Ray then realised that hundreds or even millions of computers connected together over the Internet could easily and cheaply provide a universe big enough, rich enough and random enough for his creatures to evolve. "On the Net I get the size and complexity for free," says Ray, "and evolution is facing a sort of `real' world, the Net, rather than some arbitrary concocted simulation game." Different computers would offer different ecological niches-each as distinct from the next as temperate estuaries are from tropical rainforests. Some would be connected to the Internet all the time, exposing their inhabitants to competition from programs that evolved in other ecosystems. Others would be connected only intermittently. Each would have its own speed, its own operating system, its own quirks.
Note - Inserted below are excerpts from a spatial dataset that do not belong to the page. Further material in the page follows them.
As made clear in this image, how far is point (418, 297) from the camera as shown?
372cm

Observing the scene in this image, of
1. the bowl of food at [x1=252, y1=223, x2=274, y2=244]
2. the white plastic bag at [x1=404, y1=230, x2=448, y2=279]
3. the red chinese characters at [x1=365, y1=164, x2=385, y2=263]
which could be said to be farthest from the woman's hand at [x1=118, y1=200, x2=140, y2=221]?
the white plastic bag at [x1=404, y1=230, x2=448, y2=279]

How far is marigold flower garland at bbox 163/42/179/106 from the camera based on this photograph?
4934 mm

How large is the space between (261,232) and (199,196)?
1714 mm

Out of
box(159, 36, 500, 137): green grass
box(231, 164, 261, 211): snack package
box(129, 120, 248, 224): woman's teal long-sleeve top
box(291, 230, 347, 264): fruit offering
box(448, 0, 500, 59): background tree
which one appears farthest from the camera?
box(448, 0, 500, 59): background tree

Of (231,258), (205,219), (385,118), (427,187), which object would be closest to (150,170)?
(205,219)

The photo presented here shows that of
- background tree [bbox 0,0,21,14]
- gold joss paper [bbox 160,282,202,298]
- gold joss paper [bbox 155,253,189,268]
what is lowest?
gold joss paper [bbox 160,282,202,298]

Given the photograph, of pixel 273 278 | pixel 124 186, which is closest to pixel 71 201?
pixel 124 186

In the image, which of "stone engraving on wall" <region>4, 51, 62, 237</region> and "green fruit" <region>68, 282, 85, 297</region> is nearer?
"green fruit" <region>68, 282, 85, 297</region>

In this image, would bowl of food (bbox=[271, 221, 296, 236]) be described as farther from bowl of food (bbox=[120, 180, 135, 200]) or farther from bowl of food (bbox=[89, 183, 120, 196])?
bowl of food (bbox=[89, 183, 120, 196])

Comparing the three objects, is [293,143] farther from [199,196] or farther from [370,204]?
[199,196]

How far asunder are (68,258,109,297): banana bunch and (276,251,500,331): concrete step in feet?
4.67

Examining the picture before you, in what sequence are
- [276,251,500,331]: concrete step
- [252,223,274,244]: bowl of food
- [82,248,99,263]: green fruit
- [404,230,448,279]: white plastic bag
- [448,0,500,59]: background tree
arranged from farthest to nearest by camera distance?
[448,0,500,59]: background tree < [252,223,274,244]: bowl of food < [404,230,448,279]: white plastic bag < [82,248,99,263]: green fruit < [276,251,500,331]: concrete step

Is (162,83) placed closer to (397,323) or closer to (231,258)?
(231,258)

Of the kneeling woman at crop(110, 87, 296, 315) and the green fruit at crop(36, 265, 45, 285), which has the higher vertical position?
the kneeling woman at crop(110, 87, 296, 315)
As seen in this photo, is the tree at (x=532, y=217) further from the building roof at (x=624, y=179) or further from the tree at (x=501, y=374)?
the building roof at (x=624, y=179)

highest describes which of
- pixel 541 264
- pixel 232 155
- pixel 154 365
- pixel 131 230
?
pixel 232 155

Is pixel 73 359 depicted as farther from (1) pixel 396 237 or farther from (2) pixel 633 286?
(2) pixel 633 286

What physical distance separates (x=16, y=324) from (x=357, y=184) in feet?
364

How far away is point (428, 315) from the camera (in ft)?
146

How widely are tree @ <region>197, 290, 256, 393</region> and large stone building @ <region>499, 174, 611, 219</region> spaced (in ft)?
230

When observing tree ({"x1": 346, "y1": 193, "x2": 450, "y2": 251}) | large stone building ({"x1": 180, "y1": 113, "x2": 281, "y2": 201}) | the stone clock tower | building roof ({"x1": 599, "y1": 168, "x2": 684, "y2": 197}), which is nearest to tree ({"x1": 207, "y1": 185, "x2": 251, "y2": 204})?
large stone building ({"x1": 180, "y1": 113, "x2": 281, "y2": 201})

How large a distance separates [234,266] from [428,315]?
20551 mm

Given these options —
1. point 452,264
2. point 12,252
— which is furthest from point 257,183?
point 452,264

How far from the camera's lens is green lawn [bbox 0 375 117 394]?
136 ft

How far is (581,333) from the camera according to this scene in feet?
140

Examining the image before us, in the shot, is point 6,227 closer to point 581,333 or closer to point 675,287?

The program itself is simple enough: its main task is to create digital analogues of variation and competition, the twin drivers of biological evolution. The Tierra source code, written in the C programming language, creates a "virtual computer" operating within the host computer, so separating the silicon primordial soup from the other workings of the computer host. The Tierra program functions as the operating system of this "virtual computer". It creates a number of digital creatures-tiny, self-replicating machine code programs, which it introduces into the computer's working memory.

Command performance

Each program is 32 instructions long, and each instruction is a five-bit number. These terse instructions are translated by the Tierra operating system into commands such as "duplicate this code and store the duplicate somewhere in the memory space that the host is not using" or "do nothing". For each generation, the operating system runs these tiny programs once, performing the commands as it comes to them. But at the same time that it runs each program, it mutates some of them, randomly flipping some of the zeros to ones or vice versa, or even swapping part of one "creature" for part of another.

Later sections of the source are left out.